[Q&A] Liam Hayes on working with Roman Coppola, translating music into film, and "...the Mind of Charles Swan"

Photo by Jim Newberry

You’ll see LIAM HAYES at the end of Roman Coppola’s new film A Glimpse Inside the Mind of Charles Swan, but you probably won’t see him anywhere else. Hayes, who has released three records under the name Plush (his fourth, Korp Sole Roller, will just be released under the name Liam Hayes this spring), plays only the occasional rare concert. The songwriter prefers to focus on his uniquely well-produced 1970s-esque recordings rather than spoil on the road.

Hayes is the rare artist that manages to compare to how many of the greats of the past feel (Nyro, Chilton, Gaye, Lennon, King, etc.) while sounding unmistakably like himself. His new soundtrack for Charles Swan, released this week on CD/digital (yes, two new Hayes albums in the same year), is like a modern spin on what Simon & Garfunkle did with the Mike Nichols’ The Graduate 45 years-ago -- dominating the entire film with songs from their catalogue and rare instrumentals (but unlike S&G, Hayes also wrote a handful of new songs just for the Charles Swan score). The release of the soundtrack also provided The Phoenix with a rare chance to interview the mysterious Mr. Hayes, who opens up about a special victory in his almost-20 year musical career.

This Q&A is an extension of the print feature running in this week's magazine.

I get the sense that you had a little more input into how your music was used in the film than perhaps in High Fidelity (where Hayes plays piano in a lounge scene). Is that true?
Yes, that's true. My involvement with it began at the stage where it was still a script.

How did your previously-recorded songs get picked and placed in the movie?
Throughout the process I offered suggestions but the previously, recorded songs were chosen by Roman [Coppola].

Was your new record, Korp Sole Roller, completed prior to this process?
My new record was actually still in the process of being recorded while I was working on the film.

Did you do any writing specifically for the film aside from "Kirby's Song," and if so, what inspired you (i.e. the characters, the visuals)?
Yes, I did most of what you would call the score/underscore. Writing for a movie is a very different process from song-writing. You have to step out of your world and into the world of the movie and then respond to what's happening in it.

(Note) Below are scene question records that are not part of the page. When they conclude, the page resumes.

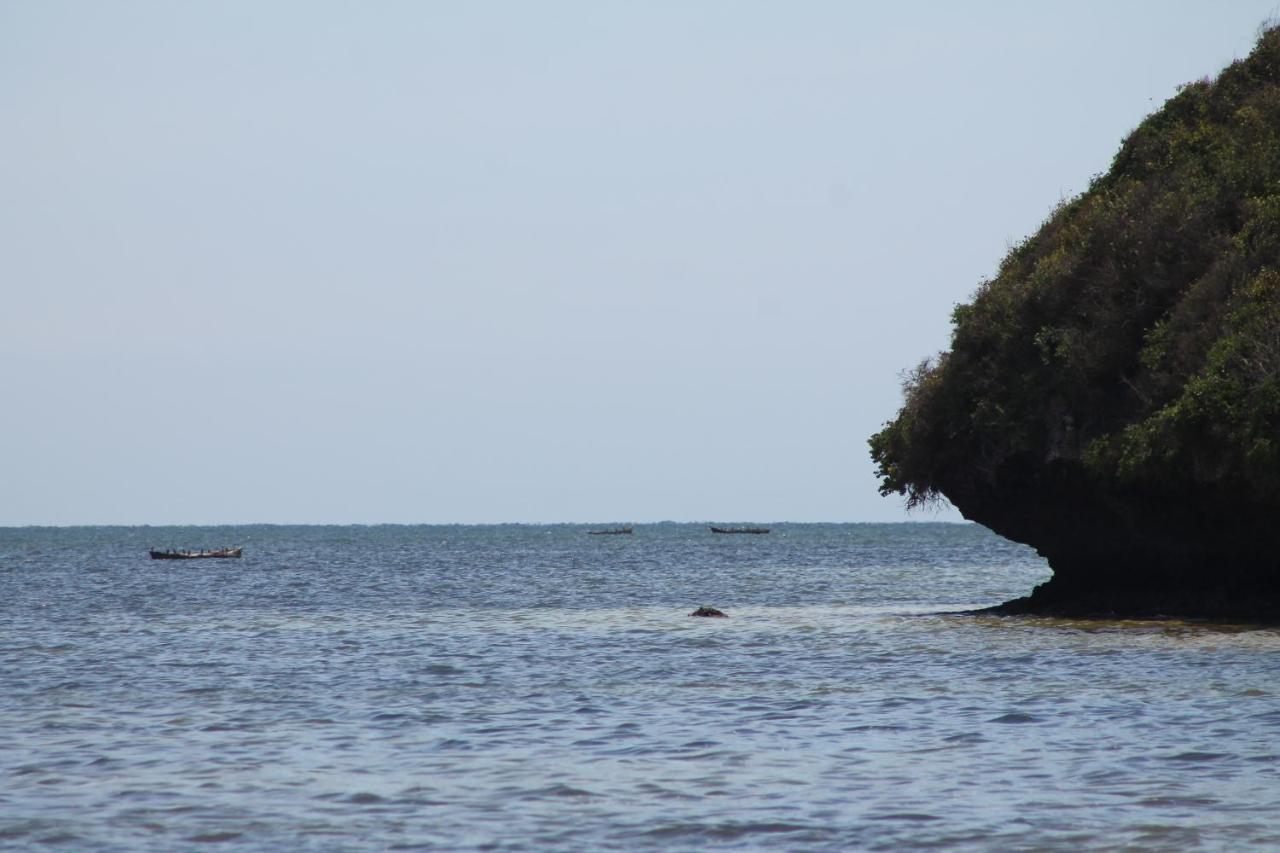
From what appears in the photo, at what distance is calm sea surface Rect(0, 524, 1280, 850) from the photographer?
14.2 metres

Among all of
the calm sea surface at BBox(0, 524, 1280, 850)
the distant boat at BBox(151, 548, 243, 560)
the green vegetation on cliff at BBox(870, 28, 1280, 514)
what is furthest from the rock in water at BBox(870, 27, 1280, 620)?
the distant boat at BBox(151, 548, 243, 560)

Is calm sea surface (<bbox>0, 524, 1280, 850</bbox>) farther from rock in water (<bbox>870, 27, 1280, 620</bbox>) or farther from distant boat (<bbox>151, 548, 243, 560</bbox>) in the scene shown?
distant boat (<bbox>151, 548, 243, 560</bbox>)

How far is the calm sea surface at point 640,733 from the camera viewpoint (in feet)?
46.4

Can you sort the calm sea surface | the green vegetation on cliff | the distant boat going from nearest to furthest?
1. the calm sea surface
2. the green vegetation on cliff
3. the distant boat

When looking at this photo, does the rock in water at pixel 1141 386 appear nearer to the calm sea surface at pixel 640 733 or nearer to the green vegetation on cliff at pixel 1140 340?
the green vegetation on cliff at pixel 1140 340

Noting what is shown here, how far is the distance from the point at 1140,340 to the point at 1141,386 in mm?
2072

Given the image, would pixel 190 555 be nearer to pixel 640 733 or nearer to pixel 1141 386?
pixel 1141 386

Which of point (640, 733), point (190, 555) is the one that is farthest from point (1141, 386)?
point (190, 555)

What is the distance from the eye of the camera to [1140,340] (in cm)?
4059

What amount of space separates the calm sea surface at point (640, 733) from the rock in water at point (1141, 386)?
3193 millimetres

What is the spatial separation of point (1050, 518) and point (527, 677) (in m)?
21.7

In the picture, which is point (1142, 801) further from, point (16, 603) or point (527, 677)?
point (16, 603)

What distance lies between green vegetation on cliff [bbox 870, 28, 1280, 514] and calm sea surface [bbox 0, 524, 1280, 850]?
4297 millimetres

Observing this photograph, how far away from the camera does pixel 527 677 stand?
27375 mm
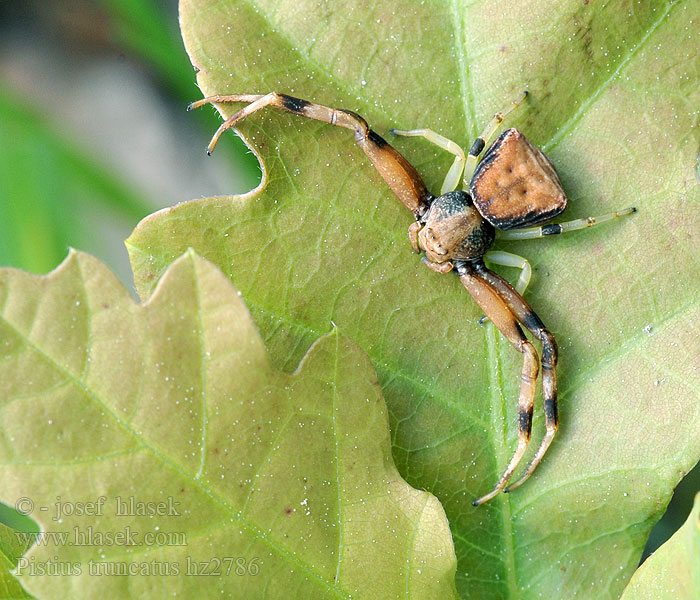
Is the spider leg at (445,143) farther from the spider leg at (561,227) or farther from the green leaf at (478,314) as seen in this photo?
the spider leg at (561,227)

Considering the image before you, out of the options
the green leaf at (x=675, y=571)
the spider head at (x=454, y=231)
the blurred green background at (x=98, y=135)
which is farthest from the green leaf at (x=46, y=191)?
the green leaf at (x=675, y=571)

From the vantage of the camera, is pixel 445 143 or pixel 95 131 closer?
pixel 445 143

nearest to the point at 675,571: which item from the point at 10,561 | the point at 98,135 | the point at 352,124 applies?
the point at 352,124

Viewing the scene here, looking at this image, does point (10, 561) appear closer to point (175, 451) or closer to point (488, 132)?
point (175, 451)

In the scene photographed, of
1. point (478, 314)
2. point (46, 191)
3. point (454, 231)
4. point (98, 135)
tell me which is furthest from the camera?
point (98, 135)

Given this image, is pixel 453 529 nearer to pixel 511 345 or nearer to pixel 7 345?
pixel 511 345

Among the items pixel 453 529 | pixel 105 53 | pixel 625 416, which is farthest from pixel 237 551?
pixel 105 53
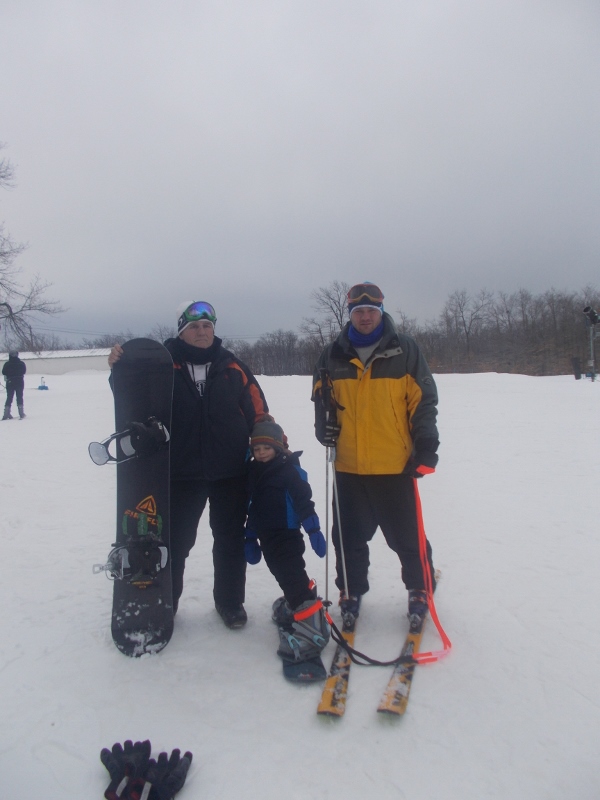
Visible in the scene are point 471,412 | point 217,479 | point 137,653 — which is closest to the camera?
point 137,653

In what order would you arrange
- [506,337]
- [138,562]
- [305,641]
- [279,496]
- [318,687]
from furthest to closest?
[506,337] < [279,496] < [138,562] < [305,641] < [318,687]

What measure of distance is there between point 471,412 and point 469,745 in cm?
1139

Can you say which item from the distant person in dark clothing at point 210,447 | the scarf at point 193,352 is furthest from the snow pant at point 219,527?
the scarf at point 193,352

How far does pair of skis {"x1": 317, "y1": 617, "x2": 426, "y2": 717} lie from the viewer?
2387mm

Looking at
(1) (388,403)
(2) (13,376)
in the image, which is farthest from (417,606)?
(2) (13,376)

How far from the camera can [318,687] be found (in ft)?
8.52

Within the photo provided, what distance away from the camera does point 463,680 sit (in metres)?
2.61

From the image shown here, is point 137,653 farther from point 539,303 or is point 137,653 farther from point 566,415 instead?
point 539,303

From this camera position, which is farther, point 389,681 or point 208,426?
point 208,426

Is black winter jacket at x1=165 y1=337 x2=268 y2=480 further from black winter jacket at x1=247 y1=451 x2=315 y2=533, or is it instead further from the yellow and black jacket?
the yellow and black jacket

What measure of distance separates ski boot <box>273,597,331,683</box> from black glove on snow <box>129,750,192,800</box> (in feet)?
2.47

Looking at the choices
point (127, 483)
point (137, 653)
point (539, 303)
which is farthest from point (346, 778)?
point (539, 303)

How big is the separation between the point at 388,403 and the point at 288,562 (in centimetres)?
111

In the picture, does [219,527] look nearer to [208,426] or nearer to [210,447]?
[210,447]
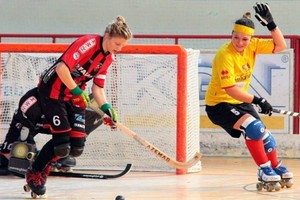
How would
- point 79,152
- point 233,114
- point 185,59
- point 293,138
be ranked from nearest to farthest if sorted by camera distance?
point 79,152 → point 233,114 → point 185,59 → point 293,138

What were you going for with the off-the-cuff and slightly strange “Kirby's Song?” (sung in dead-pan by Jason Schwartzman’s silly narcissistic country-singing character, Kirby). Was that serious or a joke?
“Kirby's Song” was something very different for me and happened very quickly. I wrote that on the set just prior to the scene being shot.

Having been around the block with the music world — good and bad — how did the film-world compare? Were you overwhelmed?
My experience working in film has been extremely positive. There are a lot more moving parts, more things happening and more people creating something all at once. I found it to be very exciting, intensive and rewarding. I got a lot of support and appreciation throughout the process as well, which contrasts my experience in the music world.

I am going to assume that you would not have wanted to get so involved in this film without really being behind it. What was it that hooked you in the film, personally? How did feel going into this about Charlie Sheen — with his persona that has been so magnified by the media? Did you come away feeling a lot differently about him -- and if you don't have any strong feelings about that, maybe you could tell me how you feel about his character, Charles Swan III?
As Roman and I talked about the movie and I read the script, a picture emerged of what he was looking to create. I thought it was great and I was very excited to be involved. Charles Swan is creative, doesn't have all the answers and even though he's heartbroken, he's going to keep dreaming his dream. I can certainly appreciate that.

I liked how your music was used in the film, especially in the car scenes. It was almost like you were on the car radio — like you were just a popular artist of the times. Do you think that the character of the film is altered by having one artist do almost all the music?
The most common examples of film music are scores comprised of primarily instrumental music composed by one artist. The difference in this case, is that in addition to the instrumental underscore, I also contributed quite a few songs. It was a unique and wonderful opportunity for me.